Les relations internationales
La France dans la nouvelle guerre froide
Lorsque François Mitterrand accède à la présidence de la République au lendemain de sa victoire du 10 mai 1981, le monde est plongé dans une « nouvelle guerre froide » sur fond de recrudescence de l’expansionnisme soviétique (déploiement des missiles SS 20 dirigés contre l’Europe occidentale, invasion de l’Afghanistan en décembre 1979, situation en Pologne) et de réponse américaine musclée, en particulier à la suite de l’accession de Ronald Reagan à la Maison Blanche en janvier.
Dans ce contexte, le nouveau président français entend rompre avec l’attitude de son prédécesseur, jugée trop complaisante à l’égard de la politique soviétique : d’où en particulier « l’acte fondateur » (selon les mots de Hubert Védrine) que représente son refus des SS 20 et son soutien à la « double décision » prise par l’OTAN en 1979 et prévoyant le déploiement de missiles américains Pershing II et Cruise en cas d’échec de la négociation de Genève.
Dans le même temps, il se montre soucieux de la défense des intérêts français, rejetant fermement toute prise en compte des armes nucléaires françaises dans les négociations entre les deux superpuissances.

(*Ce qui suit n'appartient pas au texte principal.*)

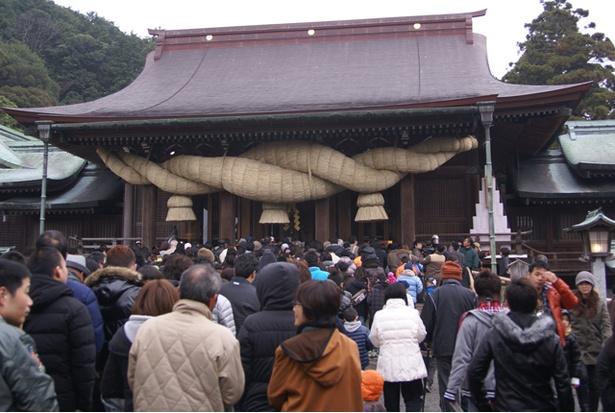 宮地嶽神社 / 金運は黄金色の本殿に祈るべし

Dans le grave contexte international des années 1981-1983, François Mitterrand endosse promptement les habits du « monarque nucléaire » qu’est le président de la cinquième République tout en faisant constamment œuvre de pédagogie devant les Français.
Face à la crise des Euromissiles : la politique de dissuasion française
Discours à l’Onu
Cette attitude de fermeté à l’égard de l’URSS, qui se traduit en particulier par l’interruption des contacts au plus haut niveau avec Moscou, fait de la France mitterrandienne un appui solide de la politique américaine dans le bras de fer stratégique Est-Ouest.

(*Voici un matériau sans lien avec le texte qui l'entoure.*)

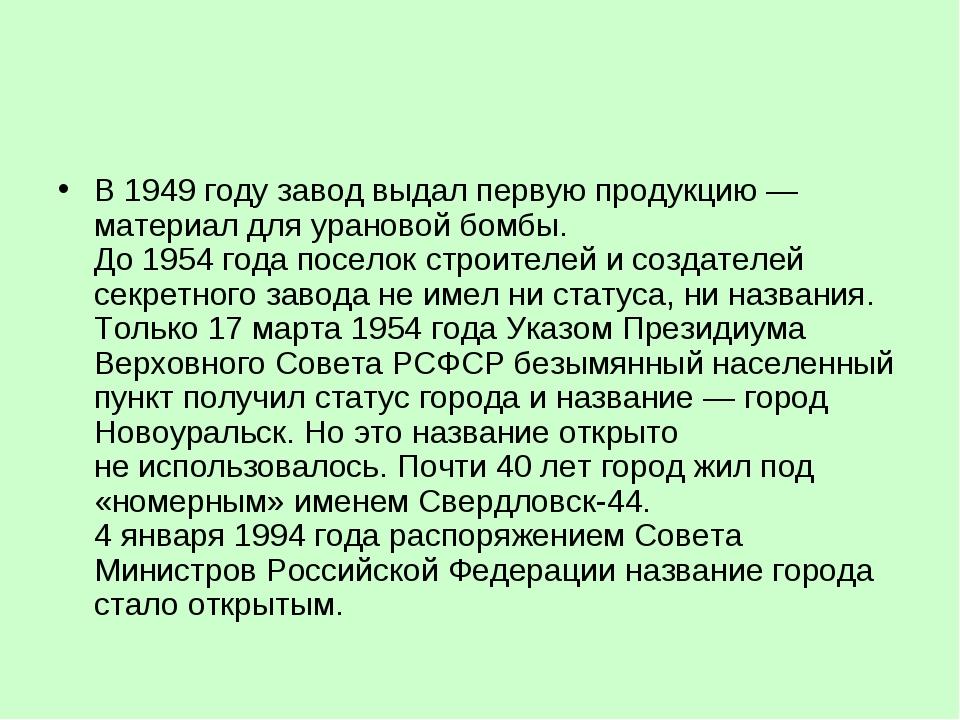 В1949году завод выдал первую продукцию— материал для урановой бомбы. До19...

De fait, François Mitterrand est clairement désireux d’affirmer la solidité de l’appartenance française au camp occidental à un moment où « l’expérience socialiste » risque de marginaliser la France dans le domaine économique dans ce même camp occidental, comme le président le ressent dès le sommet des sept pays industrialisés à Ottawa les 20-21 juillet.
Sommet d'Ottawa (G7)
Dans le même temps, François Mitterrand entend marquer la nouvelle orientation de la politique française en direction du tiers monde (discours de Mexico le 20 octobre 1981, participation à la conférence Nord-Sud de Cancún les 22 et 23 octobre, soutien affiché à la guérilla salvadorienne et au gouvernement sandiniste au Nicaragua).
Voyage officiel de François Mitterrand à Mexico
De même, le nouveau président français souhaite réaffirmer et rééquilibrer la position française au Moyen-Orient en proclamant, lors de sa visite d’Etat en Israël et de son discours à la Knesset le 4 mars 1982, le droit des Palestiniens à un Etat.
Les difficultés ne tardent pas à se faire jour dans les relations franco-américaines sur fond de volonté reaganienne de mener une guerre froide globale, y compris économique, face à l’URSS (notamment par le biais de sanctions dont Washington souhaite imposer le principe aux Européens de l’Ouest contre leur gré, notamment à propos du gazoduc euro-sibérien dont les Etats-Unis cherchent à empêcher la construction), conduisant à une confrontation personnelle entre Mitterrand et Reagan lors du sommet des Sept à Williamsburg les 28-30 mai 1983.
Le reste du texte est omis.